### DATA EXTRACT:
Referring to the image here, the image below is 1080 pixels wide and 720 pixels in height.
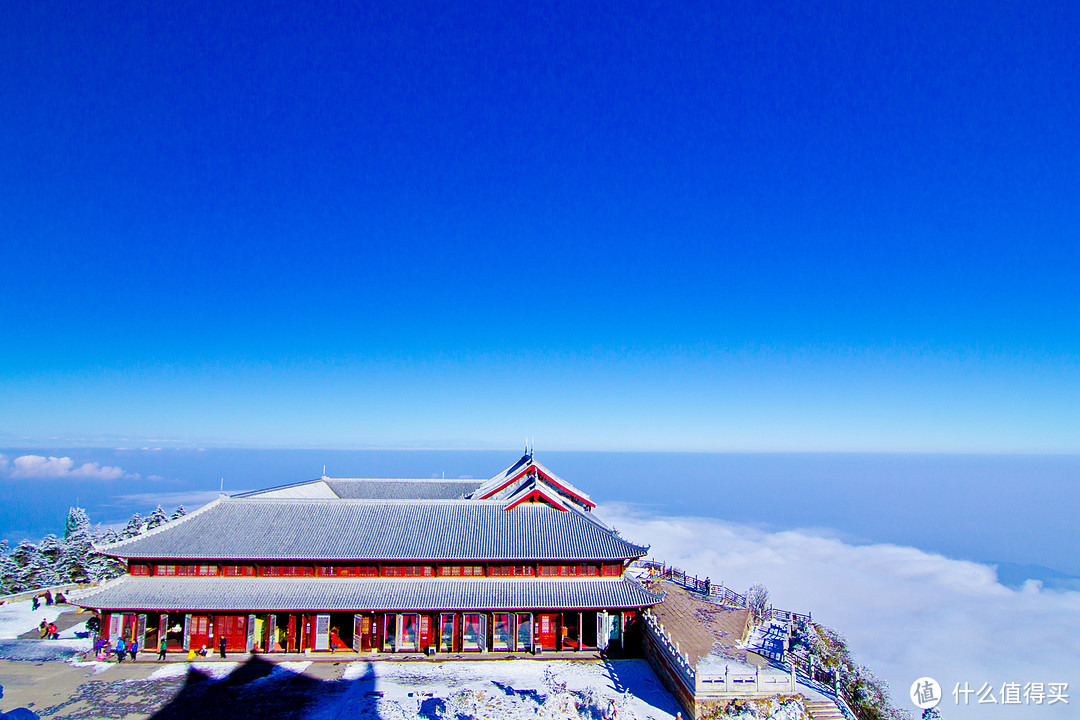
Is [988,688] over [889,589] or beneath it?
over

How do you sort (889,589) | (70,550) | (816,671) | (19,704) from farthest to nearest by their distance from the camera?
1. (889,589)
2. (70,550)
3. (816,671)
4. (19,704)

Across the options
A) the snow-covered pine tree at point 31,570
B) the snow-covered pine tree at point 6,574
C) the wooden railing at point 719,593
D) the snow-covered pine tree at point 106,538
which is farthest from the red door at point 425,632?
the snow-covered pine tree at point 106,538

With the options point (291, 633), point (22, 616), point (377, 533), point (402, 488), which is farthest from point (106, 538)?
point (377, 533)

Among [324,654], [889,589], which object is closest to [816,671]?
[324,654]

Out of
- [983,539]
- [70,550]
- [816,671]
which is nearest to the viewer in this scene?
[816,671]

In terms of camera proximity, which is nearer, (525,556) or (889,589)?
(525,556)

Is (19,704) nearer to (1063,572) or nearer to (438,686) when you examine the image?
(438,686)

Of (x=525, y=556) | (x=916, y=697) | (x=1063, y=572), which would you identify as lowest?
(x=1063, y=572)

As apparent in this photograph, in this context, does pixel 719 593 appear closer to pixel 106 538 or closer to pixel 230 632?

### GOAL:
Give the lines above as a JSON list of strings, with one string for each line and blank lines left out. Leave the pictures out of the list.

### TASK RESPONSE:
[
  "Referring to the image here, the image below is 1080 pixels wide and 720 pixels in height.",
  "Is [988,688] over [889,589] or beneath it?",
  "over",
  "How do you sort (889,589) | (70,550) | (816,671) | (19,704) from farthest to nearest by their distance from the camera?",
  "1. (889,589)",
  "2. (70,550)",
  "3. (816,671)",
  "4. (19,704)",
  "Across the options",
  "A) the snow-covered pine tree at point 31,570",
  "B) the snow-covered pine tree at point 6,574",
  "C) the wooden railing at point 719,593",
  "D) the snow-covered pine tree at point 106,538",
  "which is farthest from the red door at point 425,632?",
  "the snow-covered pine tree at point 106,538",
  "With the options point (291, 633), point (22, 616), point (377, 533), point (402, 488), which is farthest from point (106, 538)?",
  "point (377, 533)",
  "Among [324,654], [889,589], which object is closest to [816,671]?",
  "[324,654]",
  "Out of",
  "- [983,539]",
  "- [70,550]",
  "- [816,671]",
  "which is nearest to the viewer in this scene?",
  "[816,671]",
  "In terms of camera proximity, which is nearer, (525,556) or (889,589)?",
  "(525,556)",
  "Is (19,704) nearer to (1063,572) or nearer to (438,686) when you examine the image?",
  "(438,686)",
  "Of (x=525, y=556) | (x=916, y=697) | (x=1063, y=572), which would you identify as lowest?",
  "(x=1063, y=572)",
  "As apparent in this photograph, in this context, does pixel 719 593 appear closer to pixel 106 538 or closer to pixel 230 632?"
]